■ **DIRECTIONS FOR THIS TASK**
Please copy out every line in the records below that includes the word "Zealand".

(Beginning of LISTED ENTRIES)

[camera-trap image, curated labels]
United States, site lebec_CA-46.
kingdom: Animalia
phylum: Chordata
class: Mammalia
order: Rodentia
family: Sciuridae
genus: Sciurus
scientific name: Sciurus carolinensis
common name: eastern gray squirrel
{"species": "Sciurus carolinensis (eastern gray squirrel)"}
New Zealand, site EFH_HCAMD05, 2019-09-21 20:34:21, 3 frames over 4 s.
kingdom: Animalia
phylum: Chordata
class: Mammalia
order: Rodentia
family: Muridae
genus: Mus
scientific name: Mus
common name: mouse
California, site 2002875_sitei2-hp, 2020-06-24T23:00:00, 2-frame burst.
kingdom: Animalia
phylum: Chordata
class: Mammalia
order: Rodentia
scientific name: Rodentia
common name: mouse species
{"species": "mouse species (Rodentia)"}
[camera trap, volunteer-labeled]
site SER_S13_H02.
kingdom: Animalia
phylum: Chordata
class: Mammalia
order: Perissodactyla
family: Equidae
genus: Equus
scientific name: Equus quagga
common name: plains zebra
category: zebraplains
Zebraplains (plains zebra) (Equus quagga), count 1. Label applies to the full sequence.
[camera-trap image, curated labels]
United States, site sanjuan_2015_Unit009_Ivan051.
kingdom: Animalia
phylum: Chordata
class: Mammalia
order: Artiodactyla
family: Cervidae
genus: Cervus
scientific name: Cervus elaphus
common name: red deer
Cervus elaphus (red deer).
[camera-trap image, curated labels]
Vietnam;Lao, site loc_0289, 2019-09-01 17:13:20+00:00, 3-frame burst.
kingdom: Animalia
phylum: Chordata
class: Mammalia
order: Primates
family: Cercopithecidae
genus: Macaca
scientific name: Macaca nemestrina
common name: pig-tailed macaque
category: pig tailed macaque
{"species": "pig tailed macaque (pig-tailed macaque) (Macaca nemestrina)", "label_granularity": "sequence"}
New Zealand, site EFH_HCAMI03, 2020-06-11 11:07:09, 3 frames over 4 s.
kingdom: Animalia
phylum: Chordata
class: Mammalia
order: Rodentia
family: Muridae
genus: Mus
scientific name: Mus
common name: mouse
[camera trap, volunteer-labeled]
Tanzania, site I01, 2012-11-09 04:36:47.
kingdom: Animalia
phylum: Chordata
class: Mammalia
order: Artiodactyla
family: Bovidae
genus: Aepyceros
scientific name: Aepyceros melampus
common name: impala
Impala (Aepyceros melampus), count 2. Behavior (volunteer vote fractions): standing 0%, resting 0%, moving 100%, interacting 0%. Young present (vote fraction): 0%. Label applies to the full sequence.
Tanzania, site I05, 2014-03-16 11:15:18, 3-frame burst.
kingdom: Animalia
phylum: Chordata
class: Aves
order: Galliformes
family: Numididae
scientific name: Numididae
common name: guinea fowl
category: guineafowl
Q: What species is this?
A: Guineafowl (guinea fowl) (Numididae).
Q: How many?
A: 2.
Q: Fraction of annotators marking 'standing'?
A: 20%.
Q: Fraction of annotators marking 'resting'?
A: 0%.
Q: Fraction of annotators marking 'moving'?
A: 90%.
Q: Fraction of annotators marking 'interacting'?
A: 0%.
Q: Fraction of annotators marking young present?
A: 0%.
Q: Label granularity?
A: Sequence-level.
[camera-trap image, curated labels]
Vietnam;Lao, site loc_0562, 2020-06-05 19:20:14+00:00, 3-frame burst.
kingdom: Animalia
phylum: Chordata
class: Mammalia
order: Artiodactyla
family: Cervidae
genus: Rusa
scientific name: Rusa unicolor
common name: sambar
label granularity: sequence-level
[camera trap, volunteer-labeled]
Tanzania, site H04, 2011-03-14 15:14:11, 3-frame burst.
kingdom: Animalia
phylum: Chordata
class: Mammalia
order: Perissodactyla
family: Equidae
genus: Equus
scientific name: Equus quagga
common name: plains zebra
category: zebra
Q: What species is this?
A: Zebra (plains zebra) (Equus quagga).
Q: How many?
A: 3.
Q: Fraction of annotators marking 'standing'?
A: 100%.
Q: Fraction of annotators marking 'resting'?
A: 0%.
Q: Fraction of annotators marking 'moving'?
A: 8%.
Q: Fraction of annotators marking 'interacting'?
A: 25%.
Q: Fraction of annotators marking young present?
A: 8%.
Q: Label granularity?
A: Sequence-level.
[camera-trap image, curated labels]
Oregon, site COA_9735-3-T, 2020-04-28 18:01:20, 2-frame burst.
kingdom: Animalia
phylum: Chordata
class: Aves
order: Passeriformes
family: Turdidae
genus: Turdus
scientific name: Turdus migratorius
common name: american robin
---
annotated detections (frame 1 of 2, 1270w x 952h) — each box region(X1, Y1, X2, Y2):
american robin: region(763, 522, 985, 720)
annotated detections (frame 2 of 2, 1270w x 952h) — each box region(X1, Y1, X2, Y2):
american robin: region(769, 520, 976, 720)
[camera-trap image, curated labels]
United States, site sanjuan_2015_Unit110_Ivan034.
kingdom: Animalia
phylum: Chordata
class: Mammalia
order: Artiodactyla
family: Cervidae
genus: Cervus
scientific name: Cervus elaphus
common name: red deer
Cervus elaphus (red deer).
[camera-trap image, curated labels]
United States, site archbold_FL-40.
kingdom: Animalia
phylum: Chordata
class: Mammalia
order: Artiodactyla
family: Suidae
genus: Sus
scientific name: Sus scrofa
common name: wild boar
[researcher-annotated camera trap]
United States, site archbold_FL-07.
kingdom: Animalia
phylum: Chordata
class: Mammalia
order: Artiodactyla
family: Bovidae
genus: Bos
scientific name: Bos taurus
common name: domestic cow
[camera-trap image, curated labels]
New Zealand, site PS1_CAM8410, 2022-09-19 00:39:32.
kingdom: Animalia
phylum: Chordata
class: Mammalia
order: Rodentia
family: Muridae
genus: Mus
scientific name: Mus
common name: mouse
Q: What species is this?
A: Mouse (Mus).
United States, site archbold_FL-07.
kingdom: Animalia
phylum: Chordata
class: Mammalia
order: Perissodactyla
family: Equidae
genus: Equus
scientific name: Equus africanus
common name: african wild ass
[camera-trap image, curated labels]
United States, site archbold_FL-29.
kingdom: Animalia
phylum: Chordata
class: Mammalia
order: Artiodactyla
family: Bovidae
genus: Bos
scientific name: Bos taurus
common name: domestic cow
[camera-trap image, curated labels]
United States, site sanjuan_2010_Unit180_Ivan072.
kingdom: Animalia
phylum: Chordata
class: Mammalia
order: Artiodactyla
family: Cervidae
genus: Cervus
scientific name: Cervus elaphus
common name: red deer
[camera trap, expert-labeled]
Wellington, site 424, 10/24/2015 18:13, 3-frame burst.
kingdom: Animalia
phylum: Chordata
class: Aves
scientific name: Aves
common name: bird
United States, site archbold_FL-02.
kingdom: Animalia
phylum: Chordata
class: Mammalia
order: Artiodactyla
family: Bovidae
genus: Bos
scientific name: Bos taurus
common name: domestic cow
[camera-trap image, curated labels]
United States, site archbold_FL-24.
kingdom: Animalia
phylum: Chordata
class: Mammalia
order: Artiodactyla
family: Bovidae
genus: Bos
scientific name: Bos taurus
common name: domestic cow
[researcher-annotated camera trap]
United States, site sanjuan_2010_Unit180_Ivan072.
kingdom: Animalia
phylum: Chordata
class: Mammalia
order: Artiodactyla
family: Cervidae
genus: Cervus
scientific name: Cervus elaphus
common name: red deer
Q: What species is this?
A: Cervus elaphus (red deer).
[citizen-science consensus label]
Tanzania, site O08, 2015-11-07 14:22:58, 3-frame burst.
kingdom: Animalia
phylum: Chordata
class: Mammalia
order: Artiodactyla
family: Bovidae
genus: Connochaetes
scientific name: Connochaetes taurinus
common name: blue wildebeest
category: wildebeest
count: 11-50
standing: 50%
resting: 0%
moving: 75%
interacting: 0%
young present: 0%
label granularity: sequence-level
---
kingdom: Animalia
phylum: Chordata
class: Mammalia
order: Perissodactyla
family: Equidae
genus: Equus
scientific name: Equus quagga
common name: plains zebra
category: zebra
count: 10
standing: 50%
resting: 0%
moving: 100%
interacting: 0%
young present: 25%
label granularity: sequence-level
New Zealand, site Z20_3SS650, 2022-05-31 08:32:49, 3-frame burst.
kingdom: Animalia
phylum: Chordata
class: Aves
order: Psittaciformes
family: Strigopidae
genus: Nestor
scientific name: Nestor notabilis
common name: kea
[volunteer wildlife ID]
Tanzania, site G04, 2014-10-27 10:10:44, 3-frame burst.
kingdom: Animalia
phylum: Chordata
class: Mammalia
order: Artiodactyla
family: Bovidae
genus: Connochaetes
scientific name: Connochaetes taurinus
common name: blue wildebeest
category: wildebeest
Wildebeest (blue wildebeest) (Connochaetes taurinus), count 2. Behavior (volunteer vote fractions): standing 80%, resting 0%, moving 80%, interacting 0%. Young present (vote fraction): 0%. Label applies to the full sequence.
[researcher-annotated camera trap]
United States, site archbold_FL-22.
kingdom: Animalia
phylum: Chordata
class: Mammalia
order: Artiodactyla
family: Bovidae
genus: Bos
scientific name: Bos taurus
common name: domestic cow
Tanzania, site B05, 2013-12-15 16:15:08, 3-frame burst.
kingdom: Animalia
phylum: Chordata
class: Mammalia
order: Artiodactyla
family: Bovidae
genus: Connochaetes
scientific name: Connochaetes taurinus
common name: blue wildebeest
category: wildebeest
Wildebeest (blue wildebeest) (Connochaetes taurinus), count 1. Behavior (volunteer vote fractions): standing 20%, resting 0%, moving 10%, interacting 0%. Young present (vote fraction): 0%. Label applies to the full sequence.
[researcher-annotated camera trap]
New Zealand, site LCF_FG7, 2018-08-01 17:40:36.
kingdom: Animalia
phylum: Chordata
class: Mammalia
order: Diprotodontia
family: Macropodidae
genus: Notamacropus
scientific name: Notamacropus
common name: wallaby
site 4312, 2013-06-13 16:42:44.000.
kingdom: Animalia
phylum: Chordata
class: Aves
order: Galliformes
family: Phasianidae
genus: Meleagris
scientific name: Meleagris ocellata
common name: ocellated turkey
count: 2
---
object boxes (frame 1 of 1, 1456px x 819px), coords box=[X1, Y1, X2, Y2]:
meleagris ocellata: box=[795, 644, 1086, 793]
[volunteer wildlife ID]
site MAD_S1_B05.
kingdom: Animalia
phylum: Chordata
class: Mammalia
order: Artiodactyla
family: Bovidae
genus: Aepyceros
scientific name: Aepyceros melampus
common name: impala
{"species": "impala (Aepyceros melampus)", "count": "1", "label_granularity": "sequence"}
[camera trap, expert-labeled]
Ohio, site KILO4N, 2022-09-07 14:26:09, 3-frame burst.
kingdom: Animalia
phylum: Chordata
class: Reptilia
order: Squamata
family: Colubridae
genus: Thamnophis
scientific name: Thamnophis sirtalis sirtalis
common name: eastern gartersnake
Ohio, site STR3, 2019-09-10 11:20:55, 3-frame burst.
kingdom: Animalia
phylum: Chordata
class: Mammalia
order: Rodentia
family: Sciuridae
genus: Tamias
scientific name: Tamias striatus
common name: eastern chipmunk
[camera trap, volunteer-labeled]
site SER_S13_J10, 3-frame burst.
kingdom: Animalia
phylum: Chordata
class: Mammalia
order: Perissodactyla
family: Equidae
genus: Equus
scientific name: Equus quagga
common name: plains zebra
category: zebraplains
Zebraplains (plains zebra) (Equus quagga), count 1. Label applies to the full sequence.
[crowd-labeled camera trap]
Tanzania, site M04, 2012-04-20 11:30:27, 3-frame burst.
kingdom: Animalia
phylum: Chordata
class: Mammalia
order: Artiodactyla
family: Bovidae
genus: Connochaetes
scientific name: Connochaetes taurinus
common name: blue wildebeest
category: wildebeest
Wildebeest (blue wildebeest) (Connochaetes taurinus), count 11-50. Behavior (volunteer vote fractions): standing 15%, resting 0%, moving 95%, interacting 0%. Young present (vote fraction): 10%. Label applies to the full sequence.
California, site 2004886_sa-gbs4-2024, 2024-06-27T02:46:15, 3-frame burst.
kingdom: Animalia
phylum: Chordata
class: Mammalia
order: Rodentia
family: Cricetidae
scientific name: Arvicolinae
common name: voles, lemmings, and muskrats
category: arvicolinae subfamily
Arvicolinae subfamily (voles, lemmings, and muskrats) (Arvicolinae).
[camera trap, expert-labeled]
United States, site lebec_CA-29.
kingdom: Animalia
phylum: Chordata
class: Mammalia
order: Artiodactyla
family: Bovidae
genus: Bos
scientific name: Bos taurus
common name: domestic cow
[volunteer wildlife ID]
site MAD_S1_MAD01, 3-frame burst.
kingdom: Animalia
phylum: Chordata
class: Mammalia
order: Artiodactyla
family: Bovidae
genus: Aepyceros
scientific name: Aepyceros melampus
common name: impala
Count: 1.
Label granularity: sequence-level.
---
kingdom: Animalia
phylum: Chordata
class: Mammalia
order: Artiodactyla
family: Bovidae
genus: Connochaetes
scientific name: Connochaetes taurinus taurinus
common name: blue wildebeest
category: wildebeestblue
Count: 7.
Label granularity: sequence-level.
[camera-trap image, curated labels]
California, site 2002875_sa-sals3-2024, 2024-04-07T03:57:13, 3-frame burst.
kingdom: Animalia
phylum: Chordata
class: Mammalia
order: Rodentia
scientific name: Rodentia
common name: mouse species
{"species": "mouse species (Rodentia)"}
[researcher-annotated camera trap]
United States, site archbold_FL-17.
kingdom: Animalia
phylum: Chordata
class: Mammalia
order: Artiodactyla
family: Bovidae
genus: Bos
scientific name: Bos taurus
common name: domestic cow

(End of LISTED ENTRIES)

■ **ANSWER FOR THE TASK**
New Zealand, site EFH_HCAMD05, 2019-09-21 20:34:21, 3 frames over 4 s.
New Zealand, site EFH_HCAMI03, 2020-06-11 11:07:09, 3 frames over 4 s.
New Zealand, site PS1_CAM8410, 2022-09-19 00:39:32.
New Zealand, site Z20_3SS650, 2022-05-31 08:32:49, 3-frame burst.
New Zealand, site LCF_FG7, 2018-08-01 17:40:36.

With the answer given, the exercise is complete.